The only problem I have with this movie’s “trappings”–effects, cinematography, etc.–is that it all seems a bit…stereotypical. The music makes great use of that accordion-sounding instrument that is synonymous with France in every American movie. People spend a lot of time drinking wine and talking about sex and art in picturesque cafes. Stripes figure prominently in several characters’ wardrobes. Paris is portrayed as a sparkly clean city full of beautiful stone buildings, bronze statues, and white people. Women (and the men around them) seem very comfortable with letting it all hang out, so to speak. It’s all so similar to the depiction of France I’ve seen in every TV show, movie, cartoon and poster here in the States that I can’t help feeling a bit suspicious. Then again, this movie was made by actual French people, and I’ve never even been to France, so what do I know? Maybe all the stereotypes are true. Also, this is the most famous French movie in America, and it’s been around for a while, so it’s possible some of the stereotypes I grew up with started with Amelie.

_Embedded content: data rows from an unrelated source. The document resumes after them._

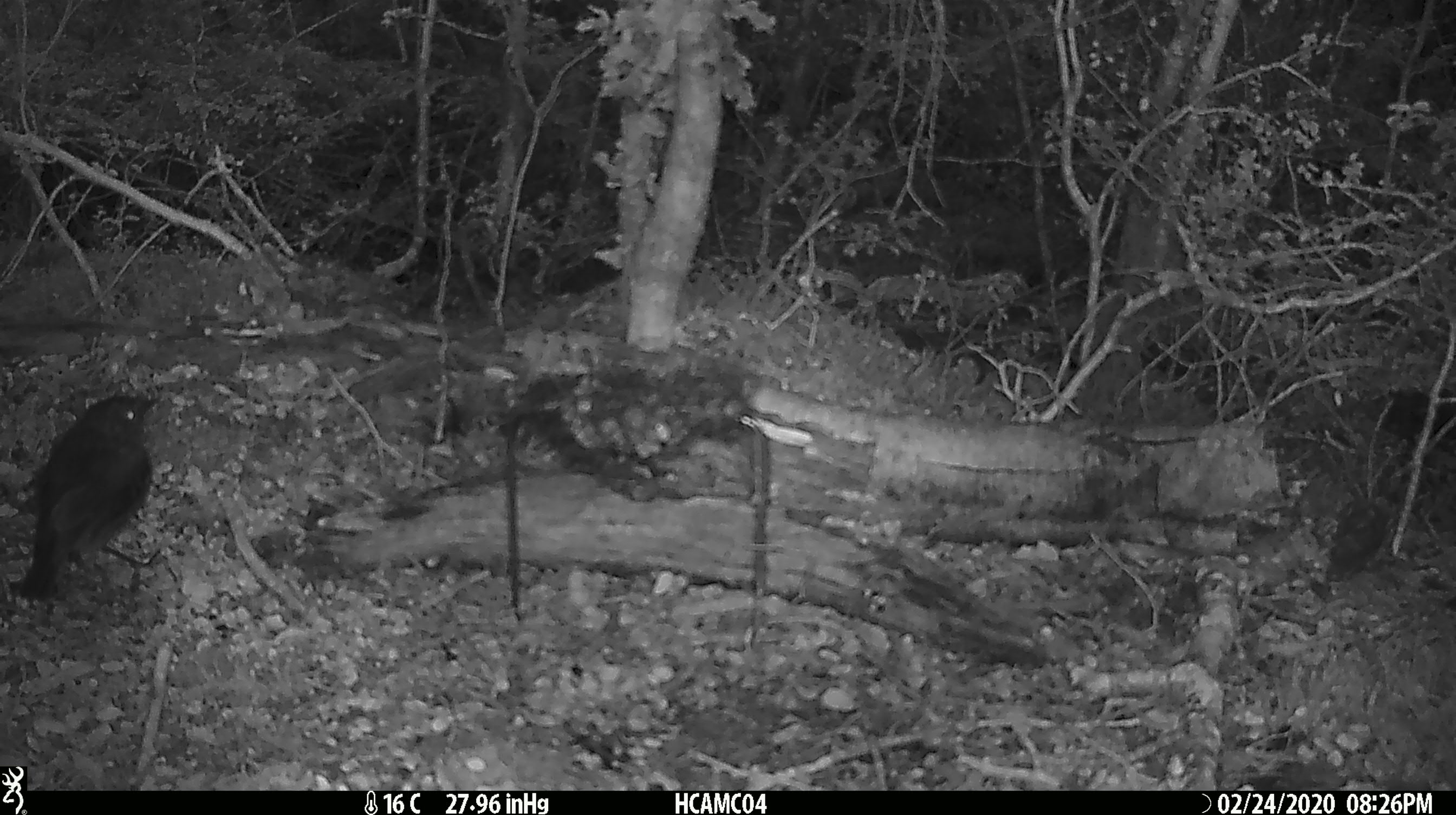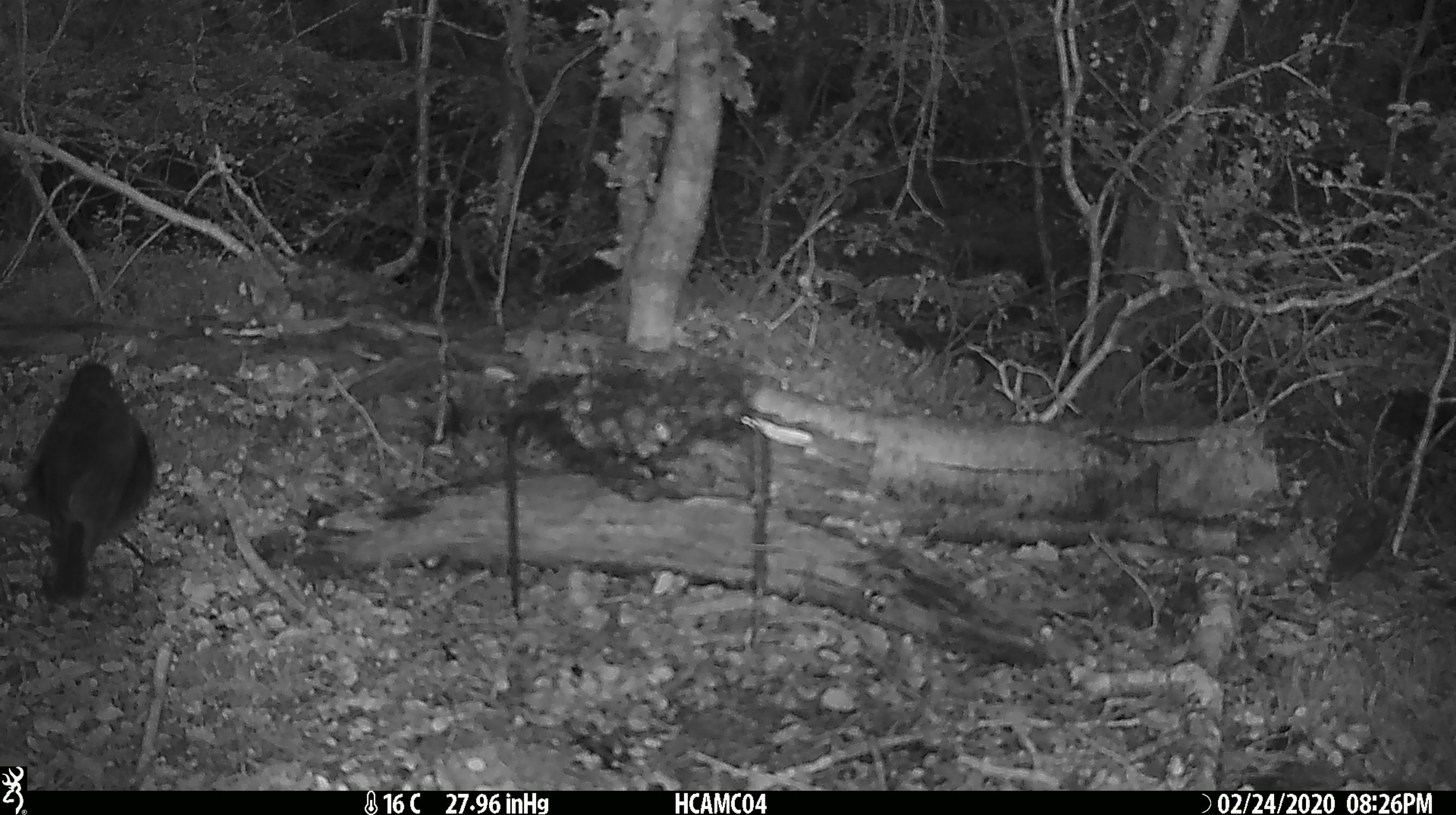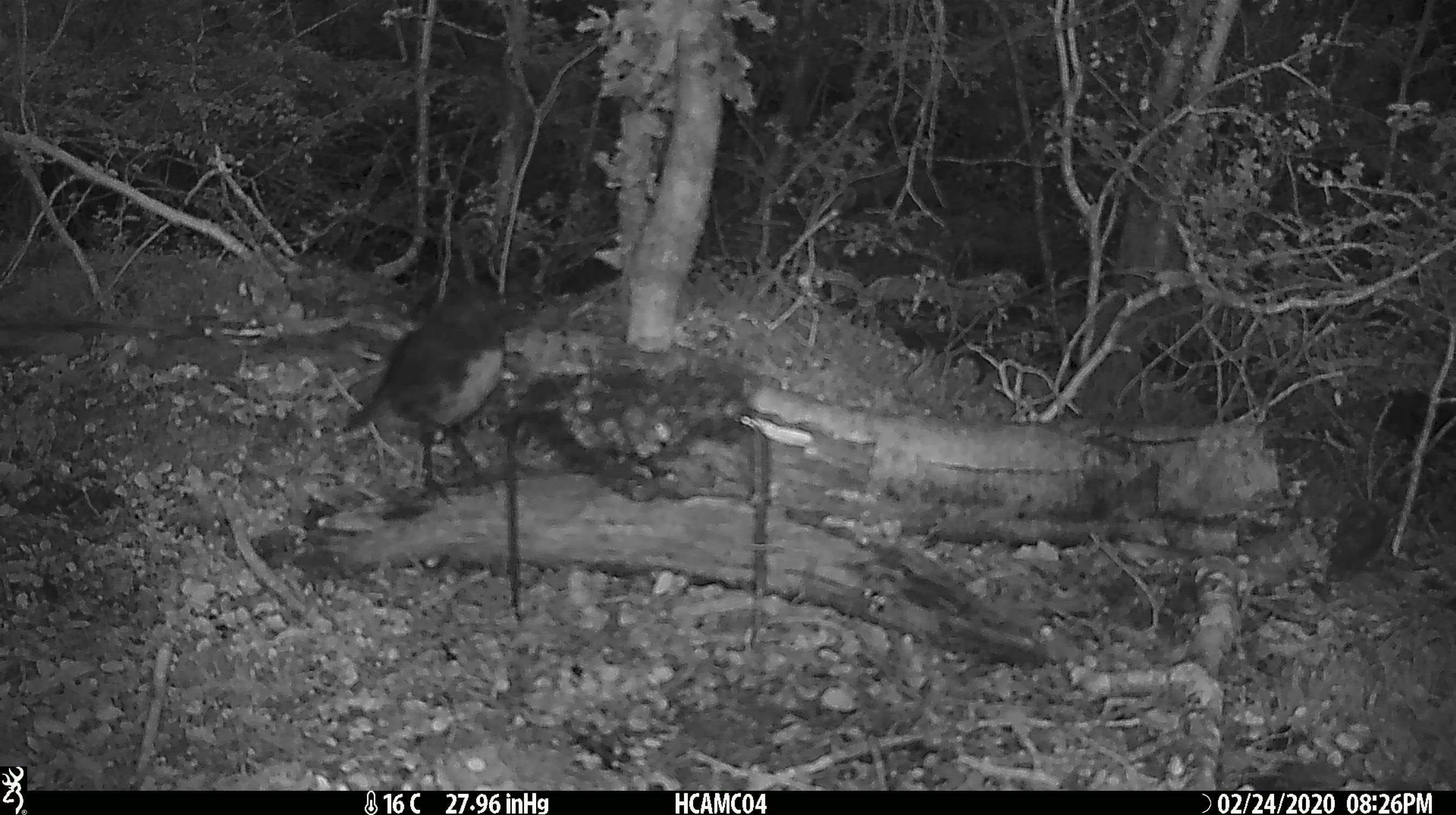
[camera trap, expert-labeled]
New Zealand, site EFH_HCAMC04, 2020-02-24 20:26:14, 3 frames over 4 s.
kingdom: Animalia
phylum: Chordata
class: Aves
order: Passeriformes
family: Petroicidae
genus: Petroica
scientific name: Petroica australis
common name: new zealand robin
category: robin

“Postcard Paris! Wheeeee!”

A bigger problem I have with this movie is that, even though it’s more artfully made than most romantic comedies, at bottom it’s about the same old thing: two pretty, quirky people decide to hook up because they’re both pretty and quirky. Even if Amelie’s portrayed as a pathologically shy person who gets braver by the end (sort of), she still falls back on the stalking method to woo her love interest, instead of actually trying to get to know him, and that is a method I can never condone. I mean…their relationship is primarily based on photo booth pictures! Honestly, even after seeing the movie, I still think Amelie would make a pretty good serial killer. She’s got the complicated schemes down, including disguises and ways of covering her tracks, and she does have a bit of a mean streak, as shown by the cruel pranks she plays on the neighbors she sees as “bad.” She’s even got the right kind of backstory–parental issues, a socially awkward personality, and at least one traumatic childhood experience. But in this movie she’s the heroine, because she only hurts people who are shown as total jerks, her stalking victim happens to think she’s hot, and…well, so does the audience. Nice.

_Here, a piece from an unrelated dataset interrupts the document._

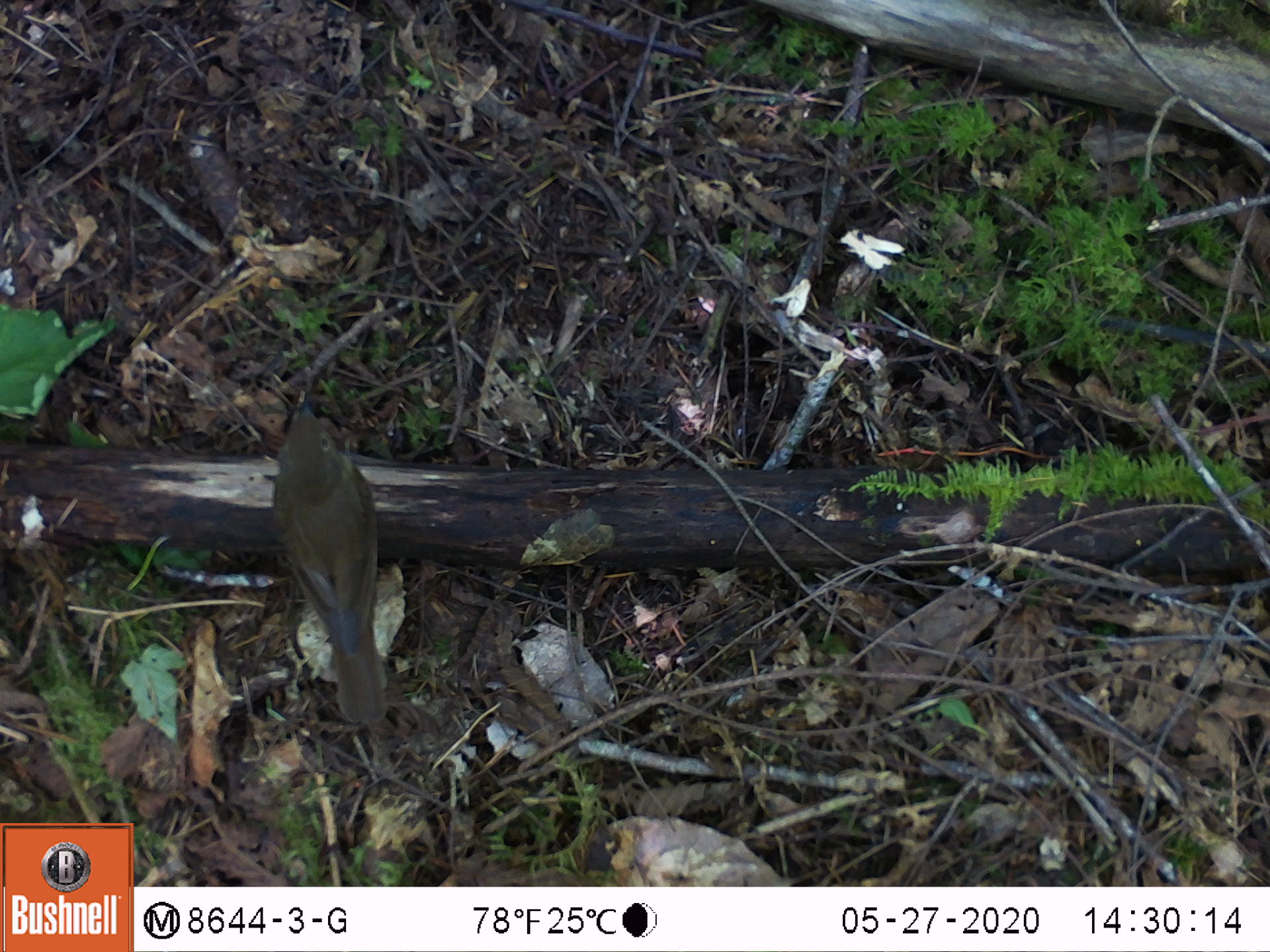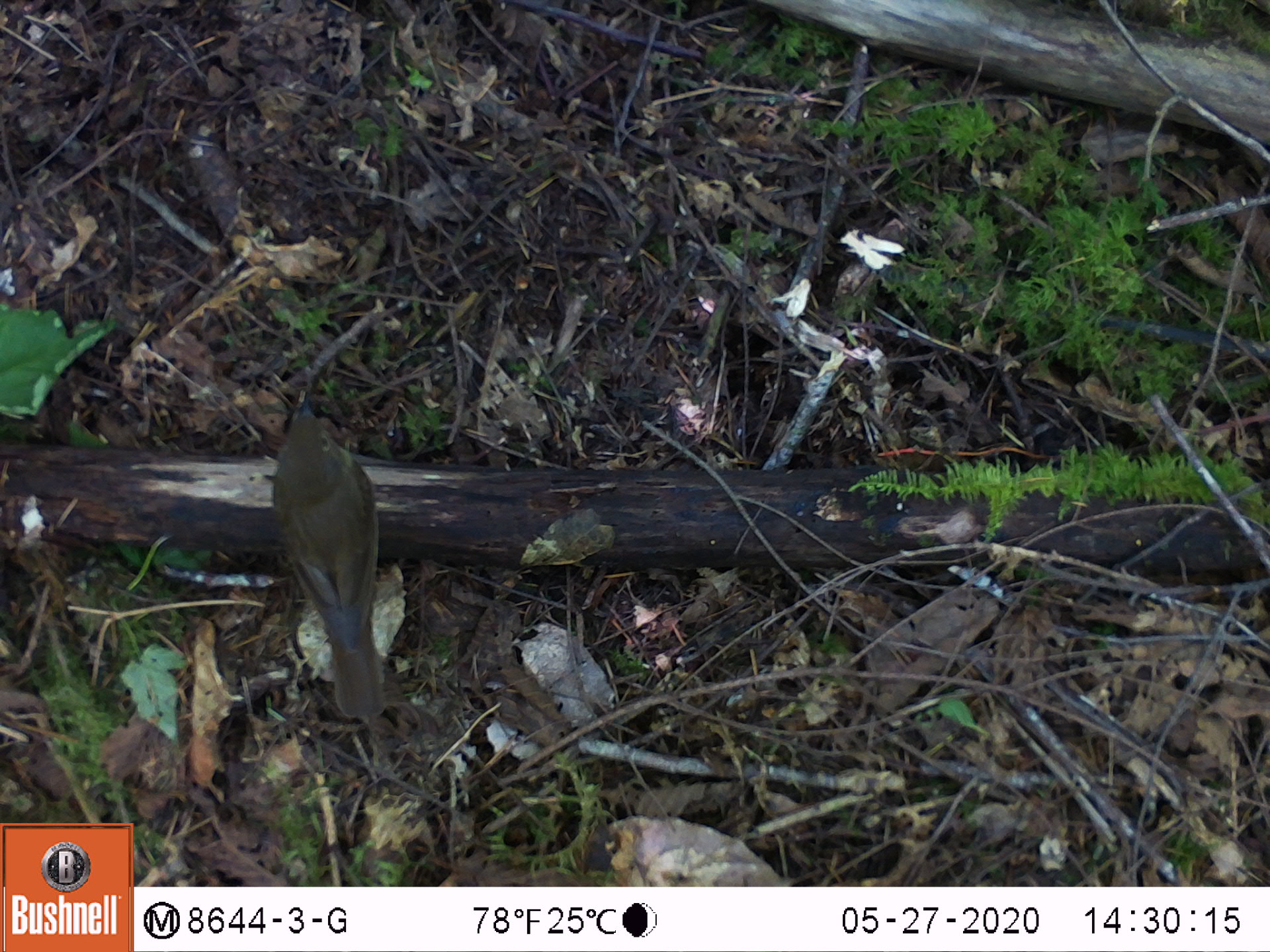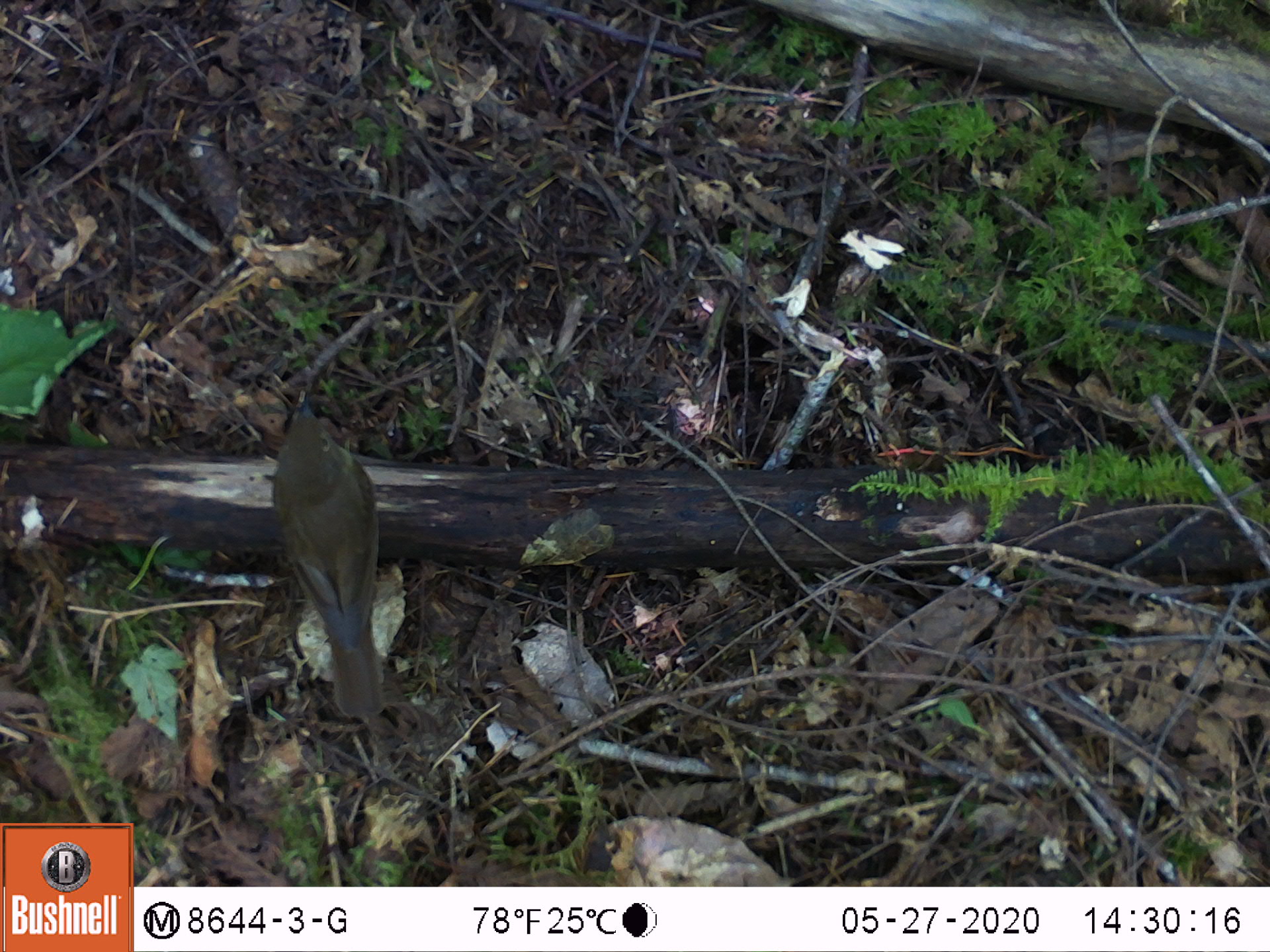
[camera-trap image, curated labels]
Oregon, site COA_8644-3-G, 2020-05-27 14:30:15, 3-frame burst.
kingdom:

In the end, this movie’s message seems to be: “Life is short. Take action to pursue your dreams, even if it’s scary, instead of just letting things happen to you.” Which is not a bad message, all things considered. Of course, it still doesn’t quite make up for the fact that our two romantic leads are never shown speaking to each other.

Statistically speaking, relationships that begin this way have a low probability of turning out well. And I’m still getting serial killer vibes…

I can definitely understand why so many of my friends like this movie. It’s pretty, it’s cute, and it’s funny. The acting is good, the cinematography is great, and the writing is witty. It’s got a happy, feel-good plot. But it simply isn’t my cup of tea. I’m not a huge fan of romance in general, as I’ve explained before, and I tend to like movies with a little more conflict. I’m also not a huge fan of nudity, and although I wasn’t surprised to see a few casually topless women in a French film, I still could have done without them.

Things I had to look up: 

Really just the names of cocktails. Because Amelie works in a cafe that serves alcohol, people mention various drink orders a lot, which occasionally confused me. I didn’t know what a kir was, or a mauresque, for example. But I think that says more about my ignorance of wine and fancy wine drinks than my ignorance of France. I also had to look up the word “scurf.” But again, that’s an English word that I probably should have known already. Overall, this movie is very easy to follow for an American audience, which probably explains its success over here.

This is one movie that I don’t personally love, but I wouldn’t think any less of another person for loving it. It succeeds in everything it tries to do–I just don’t really love any of those things. Still, I found it mildly entertaining, and it even made me laugh out loud a couple times, which is more than I can say for most romantic movies.

You got that right, narrator.

By the way, apparently there’s a stage musical version of Amelie out now, starring Phillippa Soo. Now THAT I might pay money to see.